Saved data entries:
-----
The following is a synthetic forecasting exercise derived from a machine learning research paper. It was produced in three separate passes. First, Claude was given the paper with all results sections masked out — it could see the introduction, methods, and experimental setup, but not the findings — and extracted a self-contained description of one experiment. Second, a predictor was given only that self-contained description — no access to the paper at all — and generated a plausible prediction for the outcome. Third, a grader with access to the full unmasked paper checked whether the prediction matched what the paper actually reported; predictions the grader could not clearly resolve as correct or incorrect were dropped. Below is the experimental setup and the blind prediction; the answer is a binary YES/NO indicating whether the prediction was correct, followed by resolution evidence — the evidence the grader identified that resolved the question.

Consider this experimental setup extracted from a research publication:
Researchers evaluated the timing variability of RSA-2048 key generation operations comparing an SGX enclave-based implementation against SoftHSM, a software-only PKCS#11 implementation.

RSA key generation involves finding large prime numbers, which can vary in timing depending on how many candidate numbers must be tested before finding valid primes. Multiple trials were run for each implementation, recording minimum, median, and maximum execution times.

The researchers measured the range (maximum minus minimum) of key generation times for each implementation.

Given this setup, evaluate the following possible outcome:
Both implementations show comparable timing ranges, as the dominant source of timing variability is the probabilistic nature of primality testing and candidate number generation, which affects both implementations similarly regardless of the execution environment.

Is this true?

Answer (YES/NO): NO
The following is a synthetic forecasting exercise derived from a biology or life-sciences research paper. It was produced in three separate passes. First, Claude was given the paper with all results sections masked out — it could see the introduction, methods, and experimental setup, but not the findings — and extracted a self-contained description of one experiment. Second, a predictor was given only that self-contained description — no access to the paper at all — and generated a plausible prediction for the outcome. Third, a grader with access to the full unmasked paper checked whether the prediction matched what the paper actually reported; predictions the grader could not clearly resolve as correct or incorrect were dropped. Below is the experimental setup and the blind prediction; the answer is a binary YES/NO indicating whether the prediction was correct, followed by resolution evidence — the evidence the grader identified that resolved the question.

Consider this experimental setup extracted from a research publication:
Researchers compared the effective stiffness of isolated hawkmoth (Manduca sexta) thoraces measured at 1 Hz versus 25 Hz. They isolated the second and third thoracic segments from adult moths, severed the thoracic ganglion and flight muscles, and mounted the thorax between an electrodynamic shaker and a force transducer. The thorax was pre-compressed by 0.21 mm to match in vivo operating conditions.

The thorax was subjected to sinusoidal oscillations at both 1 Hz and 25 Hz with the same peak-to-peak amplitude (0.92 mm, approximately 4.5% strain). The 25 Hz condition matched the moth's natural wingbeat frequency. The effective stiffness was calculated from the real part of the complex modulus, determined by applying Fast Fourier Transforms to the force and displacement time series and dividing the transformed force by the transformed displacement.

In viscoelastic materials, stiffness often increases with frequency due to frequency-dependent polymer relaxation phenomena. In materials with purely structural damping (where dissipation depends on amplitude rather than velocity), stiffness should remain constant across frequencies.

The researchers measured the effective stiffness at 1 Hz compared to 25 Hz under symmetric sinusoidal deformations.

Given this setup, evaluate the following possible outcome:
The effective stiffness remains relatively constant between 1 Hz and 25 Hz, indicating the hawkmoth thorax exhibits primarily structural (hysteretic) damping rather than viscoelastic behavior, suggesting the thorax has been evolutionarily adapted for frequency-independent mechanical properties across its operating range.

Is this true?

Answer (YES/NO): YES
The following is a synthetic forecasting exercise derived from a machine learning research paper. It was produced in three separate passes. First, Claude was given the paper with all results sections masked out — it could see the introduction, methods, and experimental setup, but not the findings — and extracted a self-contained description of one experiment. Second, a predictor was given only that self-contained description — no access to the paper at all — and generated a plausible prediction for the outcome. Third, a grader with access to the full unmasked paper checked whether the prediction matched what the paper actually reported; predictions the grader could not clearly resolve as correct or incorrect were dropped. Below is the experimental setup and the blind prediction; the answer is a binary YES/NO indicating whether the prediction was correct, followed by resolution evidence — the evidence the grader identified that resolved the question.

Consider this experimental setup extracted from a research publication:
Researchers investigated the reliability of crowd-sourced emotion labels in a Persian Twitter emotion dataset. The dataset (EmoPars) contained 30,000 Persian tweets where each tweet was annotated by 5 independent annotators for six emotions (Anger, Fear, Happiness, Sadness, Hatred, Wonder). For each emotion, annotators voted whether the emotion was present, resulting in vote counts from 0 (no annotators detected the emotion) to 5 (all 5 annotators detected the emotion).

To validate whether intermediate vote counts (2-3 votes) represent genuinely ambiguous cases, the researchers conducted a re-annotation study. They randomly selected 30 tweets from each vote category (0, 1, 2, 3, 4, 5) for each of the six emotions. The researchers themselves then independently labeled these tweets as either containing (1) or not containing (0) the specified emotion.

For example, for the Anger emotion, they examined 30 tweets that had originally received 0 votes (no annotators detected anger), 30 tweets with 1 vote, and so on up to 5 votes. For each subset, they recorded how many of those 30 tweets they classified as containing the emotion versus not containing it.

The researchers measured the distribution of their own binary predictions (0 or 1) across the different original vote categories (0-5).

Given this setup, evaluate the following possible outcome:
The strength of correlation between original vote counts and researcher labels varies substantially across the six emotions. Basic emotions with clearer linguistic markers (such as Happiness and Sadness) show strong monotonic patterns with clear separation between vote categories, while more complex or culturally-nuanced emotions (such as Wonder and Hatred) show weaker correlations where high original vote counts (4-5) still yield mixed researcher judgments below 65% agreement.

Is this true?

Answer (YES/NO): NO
-----
PROBLEM TO WORK ON: Checking each line above, count the ones that hold the word "Sadness" and state the total alone.

FINISHED EXERCISE: 2